クラス100のクリーンルームを実際に清潔な状態に保つために
クラス100の環境で作業を行うとき、「効率」は二の次になります。重要なのは、粒子の制御だけです。
問題は、一般的なIRランプはかなり汚れやすいということです。ランプのシール部やエンドキャップから微細な破片が放出されます。それは見えないものですが、確実に存在します。これに対処するために、高純度の石英管と特殊なセラミック製のエンドキャップを組み合わせて使用しています。
材料が重要な理由
ほとんどのIR発光体は、管の端に接着剤や安価なプラスチックが使われています。高温のクリーンルームや真空環境では、これらの材料は簡単に劣化してしまいます。その結果、ウェーハに汚染が生じてしまいます。
私たちは高純度の合成石英を使用しています。この素材は熱サイクルにも耐えられ、化学的な腐食にも強いです。
しかし、本当の秘訣はセラミック製のエンドキャップにあります。金属系のバインダーを一切使わず、高アルミナ含有量のセラミックを使用しています。これにより、安価なランプで見られるような汚れが発生しなくなり、加熱時に有機物が漏れ出ることもありません。
注意すべき点
これらの発光体は非常に高密度の熱を発生させます。そのため、取り付けブラケットの精度が非常に重要です。管が数ミリでもずれると、ワークピースに熱箇所ができてしまいます。厳格な公差が求められますが、必要なことです。

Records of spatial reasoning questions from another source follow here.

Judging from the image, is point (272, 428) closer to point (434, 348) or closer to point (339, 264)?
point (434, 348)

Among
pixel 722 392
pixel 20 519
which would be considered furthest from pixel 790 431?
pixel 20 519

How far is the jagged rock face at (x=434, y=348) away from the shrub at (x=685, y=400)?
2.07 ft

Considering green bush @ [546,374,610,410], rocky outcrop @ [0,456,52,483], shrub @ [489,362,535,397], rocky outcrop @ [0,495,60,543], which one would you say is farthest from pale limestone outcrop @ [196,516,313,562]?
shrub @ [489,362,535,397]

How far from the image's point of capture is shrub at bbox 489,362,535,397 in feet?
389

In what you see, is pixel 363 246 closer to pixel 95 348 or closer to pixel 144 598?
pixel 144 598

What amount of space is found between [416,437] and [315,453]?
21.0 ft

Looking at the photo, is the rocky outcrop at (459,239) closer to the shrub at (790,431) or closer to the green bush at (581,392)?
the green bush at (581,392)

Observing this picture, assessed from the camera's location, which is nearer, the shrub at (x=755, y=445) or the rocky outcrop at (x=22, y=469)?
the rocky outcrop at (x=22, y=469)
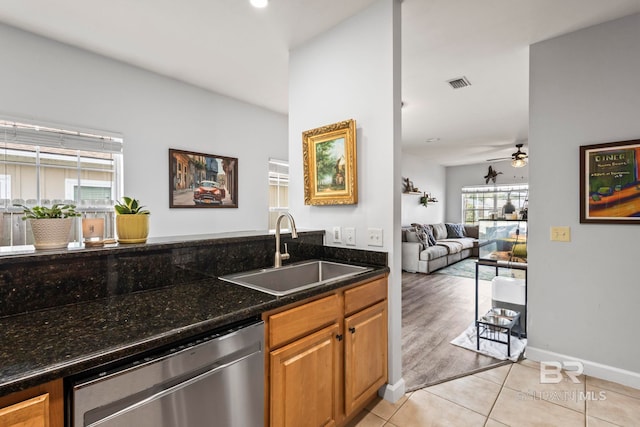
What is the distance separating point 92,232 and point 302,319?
1075 mm

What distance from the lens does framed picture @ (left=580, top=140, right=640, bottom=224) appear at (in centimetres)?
213

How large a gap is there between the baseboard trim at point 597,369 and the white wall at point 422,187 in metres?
5.08

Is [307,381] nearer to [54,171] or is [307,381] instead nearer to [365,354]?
[365,354]

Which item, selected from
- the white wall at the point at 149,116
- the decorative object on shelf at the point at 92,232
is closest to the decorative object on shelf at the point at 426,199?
the white wall at the point at 149,116

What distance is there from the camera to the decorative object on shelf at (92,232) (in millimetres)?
1388

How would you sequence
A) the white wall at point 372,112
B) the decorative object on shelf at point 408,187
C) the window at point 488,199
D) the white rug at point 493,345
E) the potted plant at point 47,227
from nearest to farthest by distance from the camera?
the potted plant at point 47,227
the white wall at point 372,112
the white rug at point 493,345
the decorative object on shelf at point 408,187
the window at point 488,199

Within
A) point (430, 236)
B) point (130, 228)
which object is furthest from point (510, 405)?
point (430, 236)

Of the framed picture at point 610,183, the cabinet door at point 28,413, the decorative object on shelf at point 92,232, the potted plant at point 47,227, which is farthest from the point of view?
the framed picture at point 610,183

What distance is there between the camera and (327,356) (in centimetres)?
157

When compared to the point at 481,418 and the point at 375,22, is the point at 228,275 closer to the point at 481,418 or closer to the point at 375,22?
the point at 481,418

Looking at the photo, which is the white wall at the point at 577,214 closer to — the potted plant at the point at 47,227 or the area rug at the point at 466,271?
the potted plant at the point at 47,227

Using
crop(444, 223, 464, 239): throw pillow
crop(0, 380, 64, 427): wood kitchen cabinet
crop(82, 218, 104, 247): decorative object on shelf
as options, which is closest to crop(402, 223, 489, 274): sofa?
crop(444, 223, 464, 239): throw pillow

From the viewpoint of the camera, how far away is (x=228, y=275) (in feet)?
5.88

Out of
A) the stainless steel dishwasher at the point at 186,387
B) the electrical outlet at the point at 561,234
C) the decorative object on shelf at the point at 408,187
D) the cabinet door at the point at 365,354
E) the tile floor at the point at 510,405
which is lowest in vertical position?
the tile floor at the point at 510,405
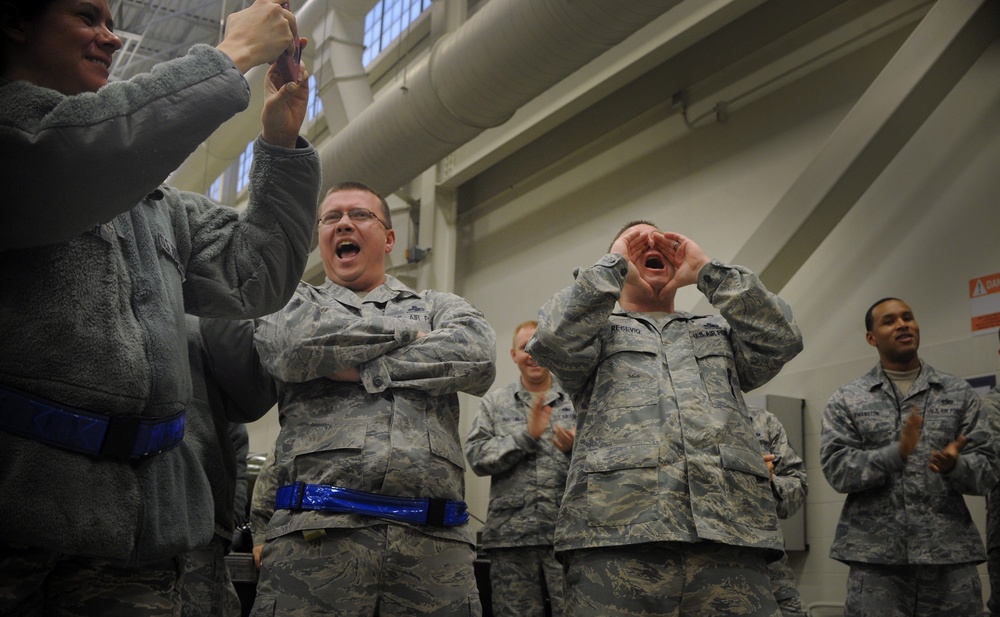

また、電源に関しても注意が必要です。高純度の石英は独自の膨張特性を持っています。急に電力を供給すると、セラミックと石英の接合部分に負荷がかかります。ゆっくりと電力を供給することが大切です。そうすれば、シール部も壊れにくくなります。
実際に使うための手順
これらの発光体は、既存のコントローラーに直接接続するだけで使えます。汚染を引き起こす不要な部分を排除したおかげで、表面検査時の粒子の量が大幅に減少します。つまり、洗浄に費やす時間が減り、実際に製造に費やす時間が増えます。ただし、セラミック端子から発生する放射熱に対応できる十分な冷却ファンがあることが前提です。